- _EXERCISE_
Copy the issue introduction below word for word, from "In This Issue: Comparative" up to and including "with other countries.".

- _SUPPLIED PASSAGE_
+++++
In This Issue: Comparative Studies in Sociology and Political Economy

Once again we are devoting an issue of the Russian Social Science Review to articles that look at Russia in comparison with other countries.

The coauthors of our first selection analyze subjective and objective indicators of well-being in post-Soviet Russia, Belarus, and Central Asia, considering possible reasons for the comparatively higher levels of life satisfaction reported by Central Asians than by respondents in more prosperous regions of the former USSR—a pattern that does not replicate in most of Europe. Our second article focuses on public health deficiencies in Russia, which “lags far behind the developed social democracies of Europe, and has some of the most pronounced inequalities on the continent.” The authors observe that health outcomes for women, the elderly, and the poorly educated are conditioned by a country’s level of development, such that “increased development leads to the leveling of social inequalities in health: gender differences completely disappear, the gap between the elderly and young closes, and the impact of education may become less extreme.” In our next selection, which also draws on data from the European Social Survey, Natalia Mastikova examines interethnic tension. She finds it to be relatively low in the Scandinavian countries and high in Russia, while the “greatest tension was found among members of the old and young age groups and among women and respondents with the least education, least income, and who reside in rural areas.”
+++++
- _RECORDED INFORMATION_
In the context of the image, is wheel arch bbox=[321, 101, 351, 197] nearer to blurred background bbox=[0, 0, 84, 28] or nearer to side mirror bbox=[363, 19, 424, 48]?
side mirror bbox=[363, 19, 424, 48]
+++++
- _COMPLETED EXERCISE_
In This Issue: Comparative Studies in Sociology and Political Economy

Once again we are devoting an issue of the Russian Social Science Review to articles that look at Russia in comparison with other countries.